As I have said before, methods already exist to essentially eliminate the effects of well capacity limits; for example, reading out each well as it approaches being full. Most of your arguments crumble once that is achieved, because it is not possible for a larger format to offer better than the UNLIMITED highlight headroom and dynamic range of a smaller one.
BJL,
Are you absolutely certain about this ?
The central part of my argument got lost somewhere. It's this.

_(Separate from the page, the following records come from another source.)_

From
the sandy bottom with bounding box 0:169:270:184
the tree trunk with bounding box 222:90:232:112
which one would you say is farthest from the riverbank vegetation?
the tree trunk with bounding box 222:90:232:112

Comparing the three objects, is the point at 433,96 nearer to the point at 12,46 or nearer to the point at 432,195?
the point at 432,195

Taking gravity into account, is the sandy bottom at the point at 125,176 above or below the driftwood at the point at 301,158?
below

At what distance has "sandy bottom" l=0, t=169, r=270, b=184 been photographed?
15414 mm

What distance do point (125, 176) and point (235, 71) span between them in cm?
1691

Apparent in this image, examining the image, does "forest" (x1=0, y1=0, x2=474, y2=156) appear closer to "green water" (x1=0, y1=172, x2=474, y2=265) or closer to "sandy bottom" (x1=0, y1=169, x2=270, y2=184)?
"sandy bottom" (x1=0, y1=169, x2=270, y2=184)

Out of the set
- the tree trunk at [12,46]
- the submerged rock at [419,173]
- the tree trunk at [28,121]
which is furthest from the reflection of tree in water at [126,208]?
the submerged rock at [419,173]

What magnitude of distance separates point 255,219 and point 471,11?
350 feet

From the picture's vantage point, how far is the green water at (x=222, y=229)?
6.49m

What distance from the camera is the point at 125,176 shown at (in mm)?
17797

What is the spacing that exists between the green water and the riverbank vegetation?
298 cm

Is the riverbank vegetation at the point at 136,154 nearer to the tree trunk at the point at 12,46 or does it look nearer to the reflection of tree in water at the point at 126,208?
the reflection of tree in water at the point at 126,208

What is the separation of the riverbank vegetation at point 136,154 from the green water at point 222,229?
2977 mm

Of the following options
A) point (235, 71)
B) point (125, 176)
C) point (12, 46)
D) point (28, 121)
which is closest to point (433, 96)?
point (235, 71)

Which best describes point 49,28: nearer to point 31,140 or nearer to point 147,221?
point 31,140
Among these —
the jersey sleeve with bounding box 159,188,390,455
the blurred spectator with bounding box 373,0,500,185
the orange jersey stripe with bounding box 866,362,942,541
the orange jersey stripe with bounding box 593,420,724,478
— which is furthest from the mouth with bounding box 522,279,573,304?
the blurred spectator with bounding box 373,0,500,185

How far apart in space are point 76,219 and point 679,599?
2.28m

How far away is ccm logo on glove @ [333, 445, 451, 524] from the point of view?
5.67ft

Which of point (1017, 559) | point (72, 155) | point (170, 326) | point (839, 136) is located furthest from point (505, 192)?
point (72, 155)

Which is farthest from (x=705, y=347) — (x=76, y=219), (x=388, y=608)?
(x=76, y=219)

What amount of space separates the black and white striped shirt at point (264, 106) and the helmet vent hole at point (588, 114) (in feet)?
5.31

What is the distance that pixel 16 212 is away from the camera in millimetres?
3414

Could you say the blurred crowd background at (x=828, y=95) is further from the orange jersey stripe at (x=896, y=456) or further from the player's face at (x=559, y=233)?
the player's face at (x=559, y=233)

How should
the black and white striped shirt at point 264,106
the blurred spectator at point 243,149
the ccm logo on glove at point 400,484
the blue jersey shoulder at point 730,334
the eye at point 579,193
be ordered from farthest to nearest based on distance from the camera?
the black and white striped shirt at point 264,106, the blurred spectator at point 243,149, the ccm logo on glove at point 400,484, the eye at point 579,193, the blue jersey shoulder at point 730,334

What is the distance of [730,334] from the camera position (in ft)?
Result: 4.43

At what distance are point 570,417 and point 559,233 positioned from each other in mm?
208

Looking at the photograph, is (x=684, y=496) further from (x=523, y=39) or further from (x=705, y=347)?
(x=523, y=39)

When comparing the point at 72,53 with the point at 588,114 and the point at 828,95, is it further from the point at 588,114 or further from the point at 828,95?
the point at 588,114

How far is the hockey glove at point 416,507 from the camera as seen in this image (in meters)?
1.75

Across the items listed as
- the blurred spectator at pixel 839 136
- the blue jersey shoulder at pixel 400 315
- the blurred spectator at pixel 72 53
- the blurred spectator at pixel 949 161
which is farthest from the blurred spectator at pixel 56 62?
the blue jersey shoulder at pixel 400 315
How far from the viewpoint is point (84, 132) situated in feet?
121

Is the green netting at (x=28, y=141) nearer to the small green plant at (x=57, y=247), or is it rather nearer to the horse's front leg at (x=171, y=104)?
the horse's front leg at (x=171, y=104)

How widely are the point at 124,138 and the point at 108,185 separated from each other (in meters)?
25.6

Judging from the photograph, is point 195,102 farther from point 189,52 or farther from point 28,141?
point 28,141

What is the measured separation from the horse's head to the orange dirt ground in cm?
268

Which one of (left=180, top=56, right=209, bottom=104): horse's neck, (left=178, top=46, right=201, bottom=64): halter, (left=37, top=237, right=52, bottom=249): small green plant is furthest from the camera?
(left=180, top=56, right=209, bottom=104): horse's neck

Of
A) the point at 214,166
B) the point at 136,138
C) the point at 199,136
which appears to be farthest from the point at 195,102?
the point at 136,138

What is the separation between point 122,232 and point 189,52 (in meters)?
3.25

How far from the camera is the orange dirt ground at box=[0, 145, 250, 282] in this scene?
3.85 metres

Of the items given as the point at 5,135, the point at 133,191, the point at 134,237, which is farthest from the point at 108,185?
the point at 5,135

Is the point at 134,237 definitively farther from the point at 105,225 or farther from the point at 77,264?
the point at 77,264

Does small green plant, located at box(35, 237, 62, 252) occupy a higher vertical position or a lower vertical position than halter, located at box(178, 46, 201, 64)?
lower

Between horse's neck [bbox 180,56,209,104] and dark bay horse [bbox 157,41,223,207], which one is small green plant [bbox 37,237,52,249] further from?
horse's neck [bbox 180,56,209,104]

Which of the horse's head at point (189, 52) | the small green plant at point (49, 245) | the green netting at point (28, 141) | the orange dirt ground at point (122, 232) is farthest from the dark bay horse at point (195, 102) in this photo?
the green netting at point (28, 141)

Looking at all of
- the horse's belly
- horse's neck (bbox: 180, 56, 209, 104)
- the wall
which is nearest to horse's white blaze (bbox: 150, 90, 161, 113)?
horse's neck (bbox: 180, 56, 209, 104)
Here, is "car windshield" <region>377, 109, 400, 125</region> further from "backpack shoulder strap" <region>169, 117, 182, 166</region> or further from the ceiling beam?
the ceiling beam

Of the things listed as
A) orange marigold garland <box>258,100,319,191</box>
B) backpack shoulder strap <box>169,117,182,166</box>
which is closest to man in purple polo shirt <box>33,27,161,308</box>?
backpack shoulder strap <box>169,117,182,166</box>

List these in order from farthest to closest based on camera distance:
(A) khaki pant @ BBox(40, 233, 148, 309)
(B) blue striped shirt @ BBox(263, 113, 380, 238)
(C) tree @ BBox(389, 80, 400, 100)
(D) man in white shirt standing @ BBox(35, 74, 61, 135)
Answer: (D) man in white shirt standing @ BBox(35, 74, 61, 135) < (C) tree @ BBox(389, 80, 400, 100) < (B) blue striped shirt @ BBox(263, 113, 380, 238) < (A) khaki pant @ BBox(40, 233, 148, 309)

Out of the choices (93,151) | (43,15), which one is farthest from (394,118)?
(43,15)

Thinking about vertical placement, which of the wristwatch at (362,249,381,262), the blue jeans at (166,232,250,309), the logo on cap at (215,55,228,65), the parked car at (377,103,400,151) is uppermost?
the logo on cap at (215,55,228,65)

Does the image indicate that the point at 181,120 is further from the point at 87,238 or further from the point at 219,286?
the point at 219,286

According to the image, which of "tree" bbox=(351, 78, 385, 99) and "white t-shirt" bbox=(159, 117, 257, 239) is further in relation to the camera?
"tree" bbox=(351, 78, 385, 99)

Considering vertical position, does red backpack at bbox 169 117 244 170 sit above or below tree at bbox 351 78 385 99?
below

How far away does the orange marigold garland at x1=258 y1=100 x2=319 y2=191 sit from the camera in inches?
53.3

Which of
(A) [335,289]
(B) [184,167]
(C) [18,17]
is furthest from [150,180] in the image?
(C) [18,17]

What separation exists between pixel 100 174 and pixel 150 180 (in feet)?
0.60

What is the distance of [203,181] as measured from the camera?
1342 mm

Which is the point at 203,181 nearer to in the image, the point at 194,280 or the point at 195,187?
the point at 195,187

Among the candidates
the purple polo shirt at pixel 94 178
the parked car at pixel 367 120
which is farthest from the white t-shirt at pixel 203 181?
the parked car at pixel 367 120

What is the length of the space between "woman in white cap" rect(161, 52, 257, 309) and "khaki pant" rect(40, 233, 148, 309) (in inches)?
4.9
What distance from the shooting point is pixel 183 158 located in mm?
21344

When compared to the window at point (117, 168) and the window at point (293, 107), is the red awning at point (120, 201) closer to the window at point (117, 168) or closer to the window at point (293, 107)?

I agree that the application of much technological wizadry could eventually create a small camera capable of outstanding performance on a par with what we currently get from bigger DSLRs and even what we hope to get in the future from DSLRs,
but only if the research dollars go in that direction and cease to flow to further development of the larger format cameras.
The argument that this appears to be what is happening and that large format digital cameras will eventually cease to be economically viable and become dinosaurs, is another issue.
I am merely concentrating on the inherent potential of two hypothetical formats that differ greatly in size. In relation to
that argument you are making some controversial statements, the logic of which I find difficult to follow.
Let's get down to some more examples using simple maths. Compare two sensors of equal pixel density but the smaller sensor has 1 micron photosites and the larger sensor has 10 micron photosites. The smaller camera has an f1 to f4 lens. The bigger camera has an f4 to f32 lens. DoF at f1 on the smaller camera is equal to DoF at f10 on the bigger camera. Both sensors have eliminated all dark noise. Photon noise is the only noise.
What you are proposing, if I've understood you, is that we could completely sacrifice the speed advantage of an f1 lens by using the same exposure duration that the larger camera would use at f10. As soon as a photosite is full, the charge is read, transferred, dumped (whatever) but essentially noted. The fact that pixel #1124 was filled 200 times during a 1/100th sec exposure and pixel #13 only once, is recorded and used to construct an image with full dynamic range.
This is a great idea, but suppose the larger camera adopts the same technique?
Here are what I think the issues are.
(1) Nothing happens instaneously (except perhaps in fictitious quantum computers using qantum entanglement). In practice, if we want to get that photosite #13 to fill just once (representing the darkest part of the image) it is going to take a somewhat longer exposure than the larger camera would use at f10. This effectively means the smaller camera would have optimal performance at say ISO 64 as opposed to ISO 100 for the larger camera. So already the larger camera has a speed advantage at equivalent DoF before we've even applied this amazing technology; the opposite of what we're used to.
(2) But the big issue is the significance of the far lower S/N of the bigger sensor. To refresh, 1000 electrons at full well have 33 electrons of photonic noise. 100,000 electrons have only 317 electrons of photonic noise.
If we employ this same technique with the larger camera,
we don't need to wait until the well is full. For the same Signal-to-Noise, we can set the camera to transfer the charge (or note the charge) when the well reaches 10,000 electrons (1/10th full well). This effectively means we get the same DR performance of the smaller camera,
but at a yet higher ISO setting.
And we haven't even begun to consider the benefits of those diffraction limited F4 lenses on the bigger camera, which I surmise would be ideal for noise-free hand-held shots at ISO 128,000 (or even higher) in the Vatican Museum .
Let's face it, BJL, these tiny digicams, however sophisticated, are just toys for the consumer mass market .
Note, I'm jumping in here a second time to correct my maths. Such gross errors are intolerable (no calculator at hand). I figure 33:1000 is equivalent to 317:10,000. The bigger well, 100x the area, needs to be only 1/10th full to match the S/N of the smaller well; ie. we can get the same results at f10 using
less than 1/10th the exposure, combining points (1) and (2).
It can be seen if we start using F4 on the larger camera, the ISO benefits (shutter speed) are enormous.